When it comes to the economic and fiscal expertise of recent Victorian governments, it’s necessary to distinguish between pre-Dan and Dan when it comes to Labor and to note that the Coalition’s brief period in government between 2010 and 2014 probably doesn’t even deserve a footnote – with the exception of the one very negative feature of banning gas fracking.

Both Steve Bracks and John Brumby were effective Labor premiers, determined to demonstrate that the complete ineptitude of Labor under John Cain and Joan Kirner was dead and buried. Both men rang tight fiscal ships and were interested in some reform, some of which went well, others not so much, but government debt was extremely manageable.

When Dan Andrews was elected premier in late 2014, the management of the budget began to deteriorate. The handling of the big projects in particular has gone seriously awry. (Let’s not forget it was Andrews who decided to pay over a billion dollars not to construct a project.)

The cost of the Metro Rail project, which aims to duplicate the current (and overstretched) underground rail loop, has blown out massively and who knows when it will be finished. The Westgate tunnel project has also been a disaster after the Andrews government signed a highly unusual deal with the road toll operator, Transurban. Part of the deal was to grant Transurban an extension to its monopoly with guaranteed increases to the tolls it can charge.

This project was initially costed at around $3 billion and has now blown out to $10 billion and rising. The date for completion is constantly being moved into the future, with a dispute about where the contaminated waste would be dumped causing serious delays.

Bizarrely, Andrews also entered into some Belt-and-Road deal with the Chinese government, now cancelled by the federal government.

On the face of it, these sorts of disasters should bring a government down. But the Liberals have barely laid a glove on this bumbling government; it’s not even clear most people understand what has happened.
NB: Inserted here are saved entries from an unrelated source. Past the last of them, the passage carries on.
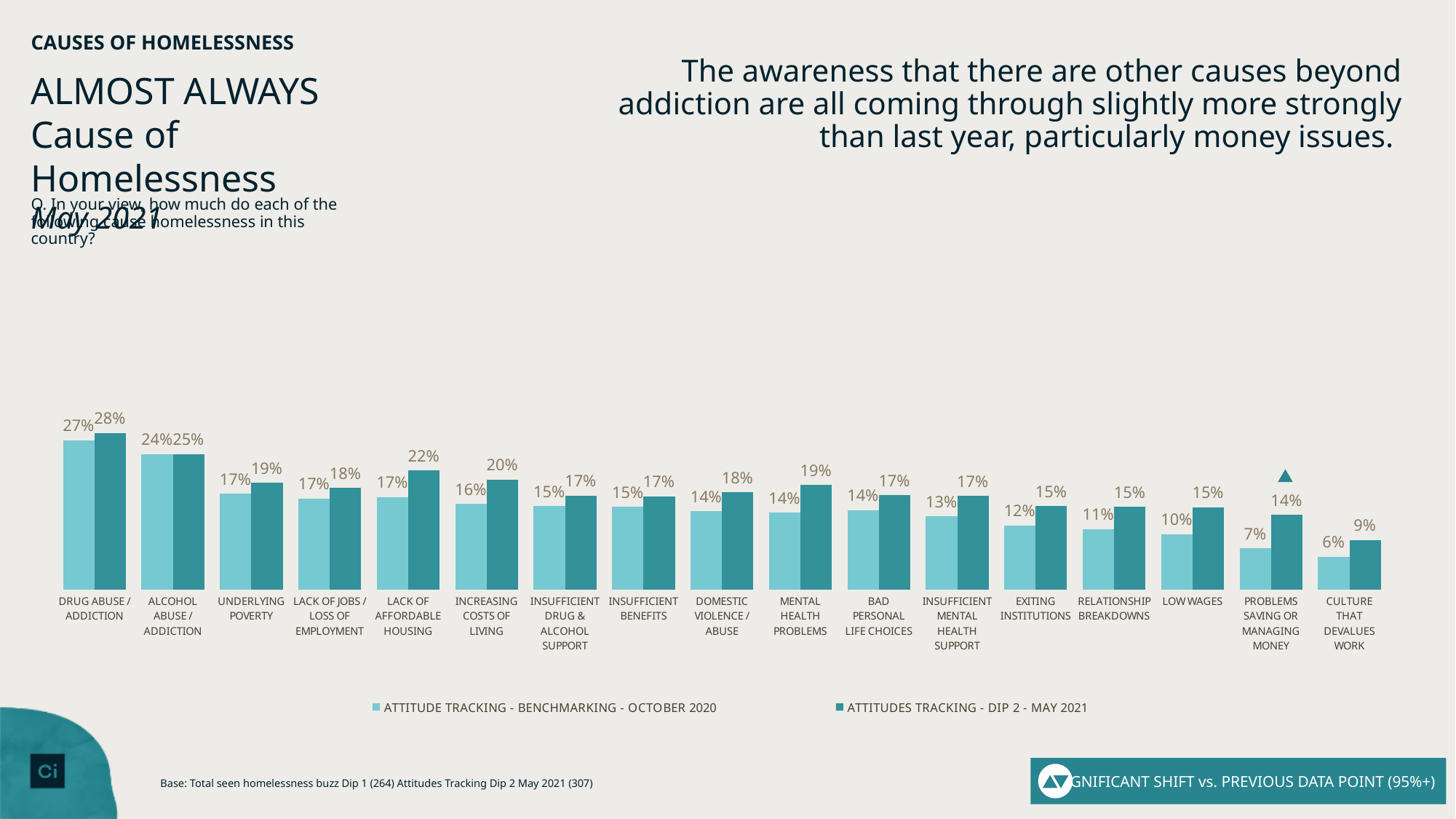
Which is larger: the May 2021 value for Increasing Costs of Living or the May 2021 value for Low Wages? Increasing Costs of Living How many series does the legend list? 2 Which category is marked with a triangle indicating a significant shift vs. the previous data point? Problems Saving or Managing Money What is the difference between the May 2021 and October 2020 values for Problems Saving or Managing Money? 7% What is the October 2020 value for Problems Saving or Managing Money? 7% Which category has the highest May 2021 value? Drug Abuse / Addiction What is the May 2021 value for Lack of Affordable Housing? 22% What kind of chart is shown on the slide? Bar chart How many categories are shown on the x axis of the chart? 17 What is the May 2021 value for Mental Health Problems? 19% Which category has the lowest October 2020 value? Culture That Devalues Work What is the difference between the May 2021 values for Drug Abuse / Addiction and Alcohol Abuse / Addiction? 3%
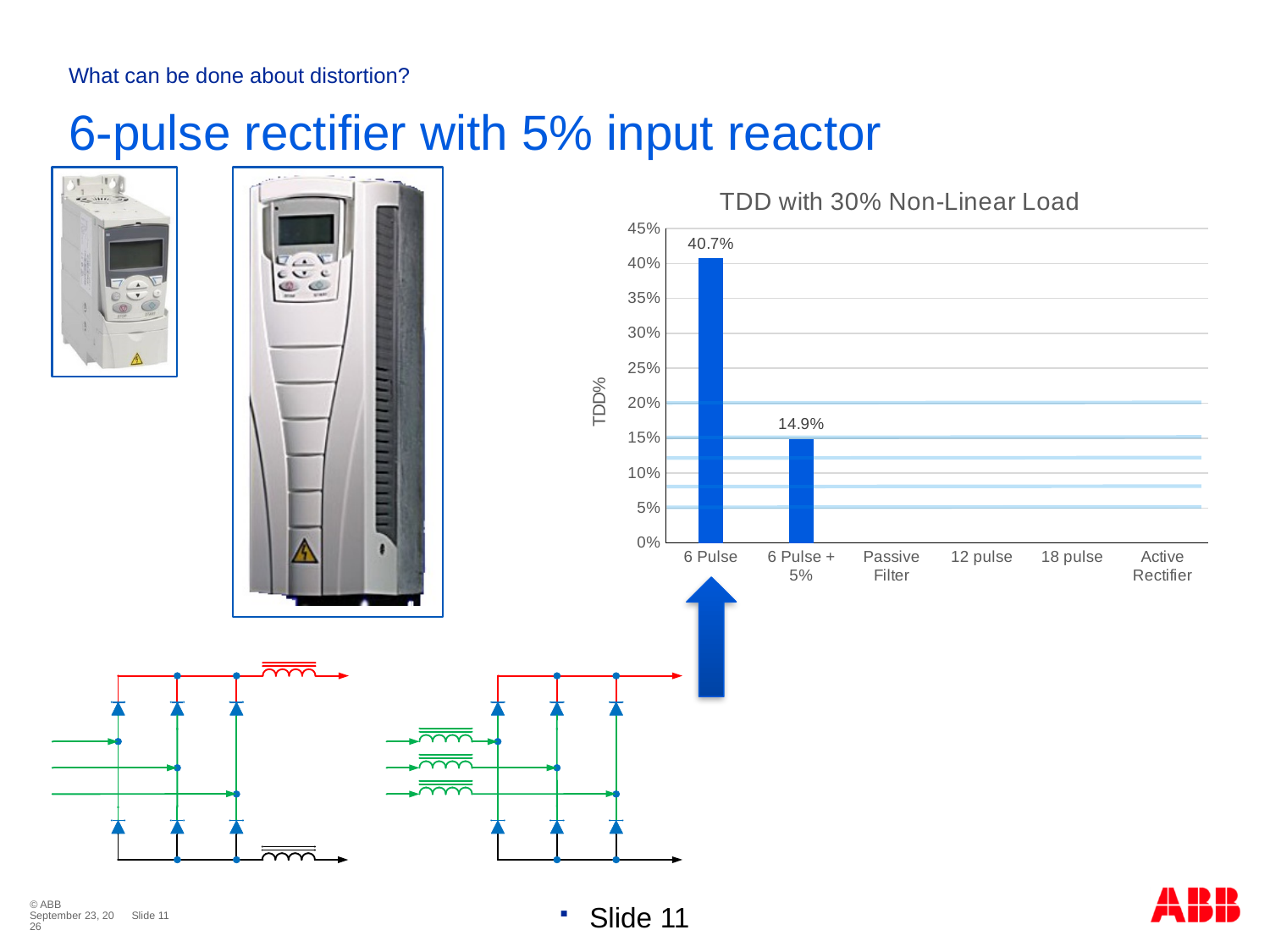
Which is larger, the TDD value for 6 Pulse or for 6 Pulse + 5%? 6 Pulse Is the TDD value for 6 Pulse + 5% greater or less than 20%? less What is the difference between the TDD values for 6 Pulse and 6 Pulse + 5%? 25.8% How many categories are listed on the x axis of the chart? 6 Is the TDD value for 6 Pulse greater or less than 35%? greater What is the label of the y axis of the chart? TDD% Which category has the highest plotted TDD value? 6 Pulse What is the TDD value for 6 Pulse? 40.7% How many categories have a bar plotted in the chart? 2 What is the TDD value for 6 Pulse + 5%? 14.9% What is the title of the chart? TDD with 30% Non-Linear Load What kind of chart is shown on the slide? bar chart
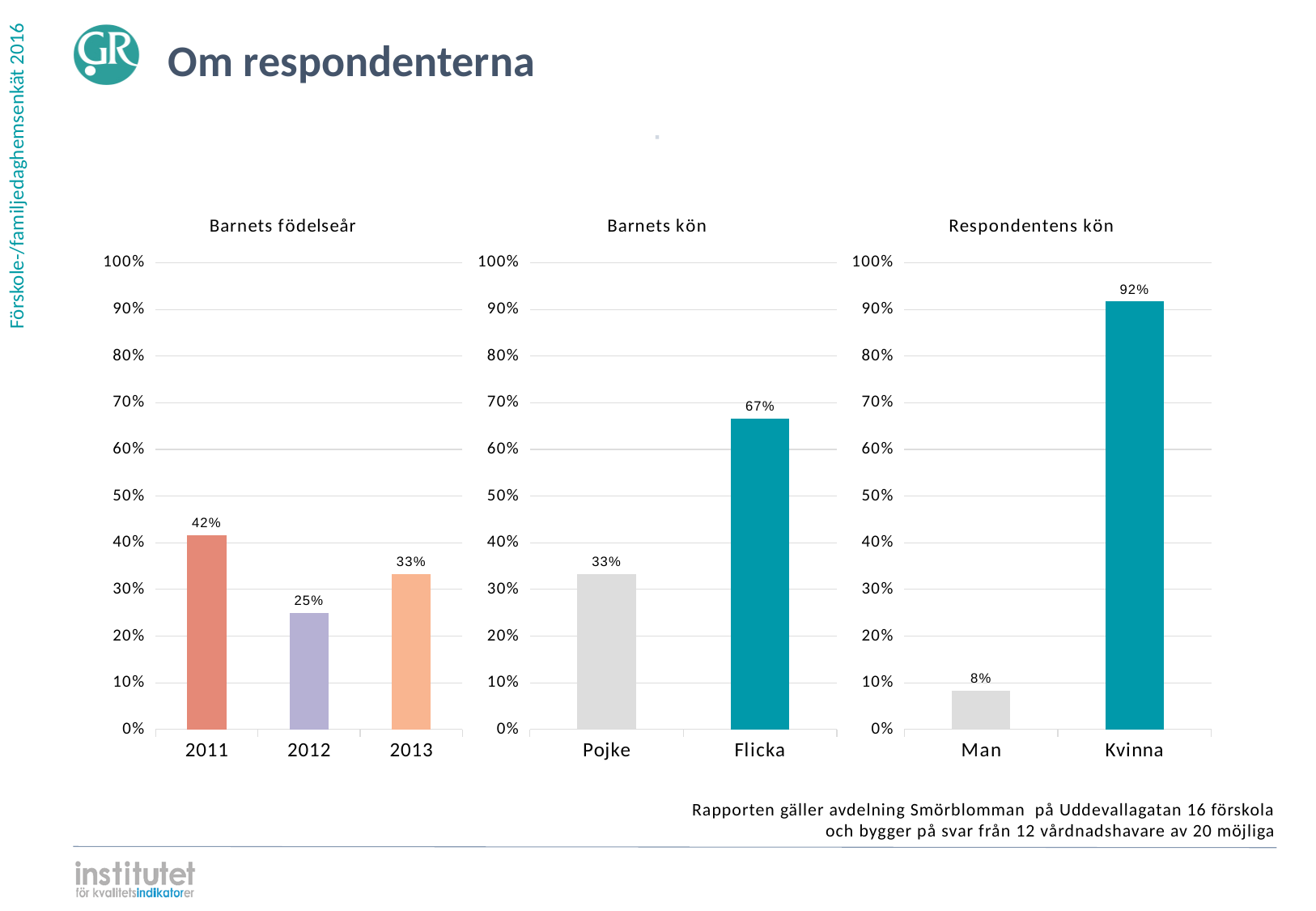
In the 'Barnets födelseår' chart, what is the value for 2011? 42% In the 'Barnets kön' chart, what is the value for Flicka? 67% In the 'Barnets kön' chart, what is the difference between Flicka and Pojke? 34% In the 'Barnets födelseår' chart, how many categories are shown on the x axis? 3 In the 'Respondentens kön' chart, is the value for Kvinna greater or less than 90%? greater In the 'Respondentens kön' chart, what is the value for Man? 8% In the 'Barnets kön' chart, which is larger, Pojke or Flicka? Flicka In the 'Barnets födelseår' chart, which birth year has the lowest value? 2012 What kind of chart is the 'Barnets kön' chart? Bar chart In the 'Respondentens kön' chart, which category has the highest value? Kvinna What is the title of the chart on the left of the slide? Barnets födelseår In the 'Barnets födelseår' chart, what is the difference between the values for 2011 and 2013? 9%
Mind you, there’s no hiding the figures in the Budget. Government debt has gone from around $20 billion when Dan assumed office to over $160 billion now. The state lost its AAA credit rating at the end of 2020 and the state has been marked down again since. Victoria now has the lowest credit rating of all the states with the credit agencies watching carefully.

The government’s wage bill has nearly tripled in seven years, notwithstanding the constant assurances of hapless Treasurer, Tim Pallas, that the government’s employee expenses would be contained. Pallas has also tried to make the ludicrous point that the project blowouts are small in the scheme of things.

Dan the Man now thinks the answer to Victoria’s economic dilemma is to build a suburban rail loop that will cost at least $150 billion even though it’s not clear who will use it. The state auditor-general doesn’t think it’s a good idea and the project hasn’t made the shortlist of Infrastructure Australia. In the meantime, regional roads are in a disastrous state and the health system is close to collapse.

Nonetheless, it looks as though Dan will still be premier come 27 November, the day after the election. He is unlikely to hang around for the full four years, but he will have done enough damage whenever he goes. The key question now is: will his replacement be any better?